**Work to do**
Update the lines below so that "red running track" becomes "red athletics track" everywhere it appears, leaving all other text unchanged.

--- START Items ---

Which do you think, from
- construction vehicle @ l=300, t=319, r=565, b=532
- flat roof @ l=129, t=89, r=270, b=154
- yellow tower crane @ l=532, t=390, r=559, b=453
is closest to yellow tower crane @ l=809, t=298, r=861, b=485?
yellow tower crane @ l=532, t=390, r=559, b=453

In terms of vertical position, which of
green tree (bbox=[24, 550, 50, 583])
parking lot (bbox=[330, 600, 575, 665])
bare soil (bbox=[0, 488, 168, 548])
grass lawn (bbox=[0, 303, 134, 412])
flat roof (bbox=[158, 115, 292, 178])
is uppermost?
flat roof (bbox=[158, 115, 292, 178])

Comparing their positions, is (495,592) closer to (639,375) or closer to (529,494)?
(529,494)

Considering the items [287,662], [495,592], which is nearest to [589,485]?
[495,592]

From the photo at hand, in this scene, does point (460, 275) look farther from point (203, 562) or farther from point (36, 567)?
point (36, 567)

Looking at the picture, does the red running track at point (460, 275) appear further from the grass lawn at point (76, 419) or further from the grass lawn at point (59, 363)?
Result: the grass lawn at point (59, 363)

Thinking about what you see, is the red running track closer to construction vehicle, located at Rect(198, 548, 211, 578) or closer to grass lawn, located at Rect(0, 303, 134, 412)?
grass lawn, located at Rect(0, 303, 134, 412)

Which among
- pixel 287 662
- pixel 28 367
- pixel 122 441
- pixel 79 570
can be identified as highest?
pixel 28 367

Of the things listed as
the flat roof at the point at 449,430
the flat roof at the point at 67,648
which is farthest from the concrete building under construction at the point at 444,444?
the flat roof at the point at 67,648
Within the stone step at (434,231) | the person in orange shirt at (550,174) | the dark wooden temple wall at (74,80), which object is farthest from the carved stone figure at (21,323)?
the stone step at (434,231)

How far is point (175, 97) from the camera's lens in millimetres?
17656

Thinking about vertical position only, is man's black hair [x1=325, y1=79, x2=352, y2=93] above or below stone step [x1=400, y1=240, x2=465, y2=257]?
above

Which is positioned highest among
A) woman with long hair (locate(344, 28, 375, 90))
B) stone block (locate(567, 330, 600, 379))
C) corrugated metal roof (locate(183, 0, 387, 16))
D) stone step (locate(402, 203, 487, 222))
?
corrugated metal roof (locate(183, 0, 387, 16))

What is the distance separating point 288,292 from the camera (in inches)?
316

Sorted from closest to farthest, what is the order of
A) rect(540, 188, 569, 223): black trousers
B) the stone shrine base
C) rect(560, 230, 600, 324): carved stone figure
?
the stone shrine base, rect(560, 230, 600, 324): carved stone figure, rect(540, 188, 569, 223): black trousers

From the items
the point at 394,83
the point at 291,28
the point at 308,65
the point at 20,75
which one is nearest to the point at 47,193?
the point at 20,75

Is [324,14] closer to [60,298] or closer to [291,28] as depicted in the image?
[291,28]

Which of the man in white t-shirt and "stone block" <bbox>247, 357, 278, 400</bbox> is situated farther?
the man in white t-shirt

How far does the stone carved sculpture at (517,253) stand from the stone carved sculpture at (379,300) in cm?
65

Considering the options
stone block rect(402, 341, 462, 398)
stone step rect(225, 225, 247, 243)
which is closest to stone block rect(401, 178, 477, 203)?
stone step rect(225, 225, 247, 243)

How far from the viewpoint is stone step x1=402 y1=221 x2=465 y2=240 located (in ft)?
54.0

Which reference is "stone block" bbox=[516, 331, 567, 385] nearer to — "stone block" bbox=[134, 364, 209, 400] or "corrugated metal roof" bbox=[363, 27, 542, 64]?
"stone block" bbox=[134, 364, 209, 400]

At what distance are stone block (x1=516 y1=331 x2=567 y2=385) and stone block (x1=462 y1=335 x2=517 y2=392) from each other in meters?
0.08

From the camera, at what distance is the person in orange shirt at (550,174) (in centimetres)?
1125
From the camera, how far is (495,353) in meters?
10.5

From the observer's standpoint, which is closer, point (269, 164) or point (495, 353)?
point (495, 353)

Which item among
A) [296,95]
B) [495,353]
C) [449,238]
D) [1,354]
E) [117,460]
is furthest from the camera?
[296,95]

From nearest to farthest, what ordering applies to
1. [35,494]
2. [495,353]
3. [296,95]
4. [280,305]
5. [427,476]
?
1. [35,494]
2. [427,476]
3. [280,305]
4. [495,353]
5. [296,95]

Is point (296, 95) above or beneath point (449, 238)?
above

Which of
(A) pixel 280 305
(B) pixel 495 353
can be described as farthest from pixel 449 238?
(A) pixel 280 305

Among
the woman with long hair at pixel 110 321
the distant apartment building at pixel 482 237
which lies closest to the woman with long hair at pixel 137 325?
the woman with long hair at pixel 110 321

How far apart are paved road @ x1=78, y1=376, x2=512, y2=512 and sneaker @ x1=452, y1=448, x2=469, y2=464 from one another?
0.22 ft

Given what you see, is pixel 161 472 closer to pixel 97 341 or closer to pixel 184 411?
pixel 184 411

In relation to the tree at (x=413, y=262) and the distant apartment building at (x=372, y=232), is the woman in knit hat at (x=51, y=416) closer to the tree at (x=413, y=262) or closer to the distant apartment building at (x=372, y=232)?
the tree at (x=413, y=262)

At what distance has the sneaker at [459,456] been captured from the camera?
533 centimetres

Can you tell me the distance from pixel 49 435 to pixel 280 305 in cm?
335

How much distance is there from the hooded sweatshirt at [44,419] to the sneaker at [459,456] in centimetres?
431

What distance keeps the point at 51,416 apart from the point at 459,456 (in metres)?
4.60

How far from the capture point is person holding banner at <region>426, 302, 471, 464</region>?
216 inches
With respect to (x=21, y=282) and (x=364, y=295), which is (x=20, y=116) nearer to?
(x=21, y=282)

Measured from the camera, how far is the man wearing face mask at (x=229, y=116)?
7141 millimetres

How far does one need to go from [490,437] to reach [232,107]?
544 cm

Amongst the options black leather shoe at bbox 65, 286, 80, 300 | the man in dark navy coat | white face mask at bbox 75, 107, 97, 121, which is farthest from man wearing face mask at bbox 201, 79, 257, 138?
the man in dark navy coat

--- END Items ---

**Full response**
Which do you think, from
- construction vehicle @ l=300, t=319, r=565, b=532
- flat roof @ l=129, t=89, r=270, b=154
- yellow tower crane @ l=532, t=390, r=559, b=453
is closest to yellow tower crane @ l=809, t=298, r=861, b=485?
yellow tower crane @ l=532, t=390, r=559, b=453

In terms of vertical position, which of
green tree (bbox=[24, 550, 50, 583])
parking lot (bbox=[330, 600, 575, 665])
bare soil (bbox=[0, 488, 168, 548])
grass lawn (bbox=[0, 303, 134, 412])
flat roof (bbox=[158, 115, 292, 178])
is uppermost?
flat roof (bbox=[158, 115, 292, 178])

Comparing their positions, is (495,592) closer to (639,375) or closer to (529,494)?
(529,494)

Considering the items [287,662], [495,592], which is nearest to [589,485]?
[495,592]

From the photo at hand, in this scene, does point (460, 275) look farther from point (203, 562) or farther from point (36, 567)?
point (36, 567)

Looking at the picture, does the red athletics track at point (460, 275) appear further from the grass lawn at point (76, 419) or further from the grass lawn at point (59, 363)?
Result: the grass lawn at point (59, 363)

Thinking about what you see, is the red athletics track closer to construction vehicle, located at Rect(198, 548, 211, 578) or closer to grass lawn, located at Rect(0, 303, 134, 412)?
grass lawn, located at Rect(0, 303, 134, 412)

Which among
- pixel 287 662
- pixel 28 367
- pixel 122 441
- pixel 79 570
can be identified as highest?
pixel 28 367

Of the things listed as
the flat roof at the point at 449,430
the flat roof at the point at 67,648
which is farthest from the concrete building under construction at the point at 444,444?
the flat roof at the point at 67,648
Within the stone step at (434,231) | the person in orange shirt at (550,174) | the dark wooden temple wall at (74,80), which object is farthest from the carved stone figure at (21,323)?
the stone step at (434,231)

How far is point (175, 97) from the camera's lens in millimetres?
17656

Thinking about vertical position only, is man's black hair [x1=325, y1=79, x2=352, y2=93] above or below stone step [x1=400, y1=240, x2=465, y2=257]?
above

Which is positioned highest among
A) woman with long hair (locate(344, 28, 375, 90))
B) stone block (locate(567, 330, 600, 379))
C) corrugated metal roof (locate(183, 0, 387, 16))
D) stone step (locate(402, 203, 487, 222))
?
corrugated metal roof (locate(183, 0, 387, 16))

What is the distance separating point 288,292 from the camera (in inches)?
316

Sorted from closest to farthest, what is the order of
A) rect(540, 188, 569, 223): black trousers
B) the stone shrine base
C) rect(560, 230, 600, 324): carved stone figure
?
the stone shrine base, rect(560, 230, 600, 324): carved stone figure, rect(540, 188, 569, 223): black trousers

From the items
the point at 394,83
the point at 291,28
the point at 308,65
the point at 20,75
which one is nearest to the point at 47,193?
the point at 20,75

Is [324,14] closer to [60,298] or closer to [291,28] as depicted in the image?
[291,28]

Which of the man in white t-shirt and "stone block" <bbox>247, 357, 278, 400</bbox> is situated farther?
the man in white t-shirt

How far does the stone carved sculpture at (517,253) stand from the stone carved sculpture at (379,300) in cm?
65

Considering the options
stone block rect(402, 341, 462, 398)
stone step rect(225, 225, 247, 243)
which is closest to stone block rect(401, 178, 477, 203)?
stone step rect(225, 225, 247, 243)

How far from the viewpoint is stone step x1=402 y1=221 x2=465 y2=240 located (in ft)?
54.0

Which reference is "stone block" bbox=[516, 331, 567, 385] nearer to — "stone block" bbox=[134, 364, 209, 400] or "corrugated metal roof" bbox=[363, 27, 542, 64]?
"stone block" bbox=[134, 364, 209, 400]

At what distance are stone block (x1=516 y1=331 x2=567 y2=385) and stone block (x1=462 y1=335 x2=517 y2=392) from each other in meters?
0.08

From the camera, at what distance is the person in orange shirt at (550,174) (in centimetres)?
1125
From the camera, how far is (495,353) in meters?
10.5

From the observer's standpoint, which is closer, point (269, 164) or point (495, 353)?
point (495, 353)

Which item among
A) [296,95]
B) [495,353]
C) [449,238]
D) [1,354]
E) [117,460]
is furthest from the camera?
[296,95]

From nearest to farthest, what ordering applies to
1. [35,494]
2. [495,353]
3. [296,95]
4. [280,305]
5. [427,476]
?
1. [35,494]
2. [427,476]
3. [280,305]
4. [495,353]
5. [296,95]

Is point (296, 95) above or beneath point (449, 238)?
above

Which of
(A) pixel 280 305
(B) pixel 495 353
can be described as farthest from pixel 449 238?
(A) pixel 280 305

Among
the woman with long hair at pixel 110 321
the distant apartment building at pixel 482 237
which lies closest to the woman with long hair at pixel 137 325?
the woman with long hair at pixel 110 321

How far apart are paved road @ x1=78, y1=376, x2=512, y2=512 and sneaker @ x1=452, y1=448, x2=469, y2=464 from one another?
0.22 ft

Given what you see, is pixel 161 472 closer to pixel 97 341 or closer to pixel 184 411?
pixel 184 411

In relation to the tree at (x=413, y=262) and the distant apartment building at (x=372, y=232), is the woman in knit hat at (x=51, y=416) closer to the tree at (x=413, y=262) or closer to the distant apartment building at (x=372, y=232)?
the tree at (x=413, y=262)

At what distance has the sneaker at [459,456] been captured from the camera?
533 centimetres

Can you tell me the distance from pixel 49 435 to pixel 280 305 in cm?
335

How much distance is there from the hooded sweatshirt at [44,419] to the sneaker at [459,456] in centimetres?
431

What distance keeps the point at 51,416 apart from the point at 459,456 (in metres)?
4.60

How far from the capture point is person holding banner at <region>426, 302, 471, 464</region>?
216 inches
With respect to (x=21, y=282) and (x=364, y=295), which is (x=20, y=116) nearer to?
(x=21, y=282)

Measured from the camera, how far is the man wearing face mask at (x=229, y=116)?
7141 millimetres

How far does one need to go from [490,437] to reach [232,107]?
544 cm

Amongst the options black leather shoe at bbox 65, 286, 80, 300 | the man in dark navy coat | white face mask at bbox 75, 107, 97, 121, which is farthest from man wearing face mask at bbox 201, 79, 257, 138?
the man in dark navy coat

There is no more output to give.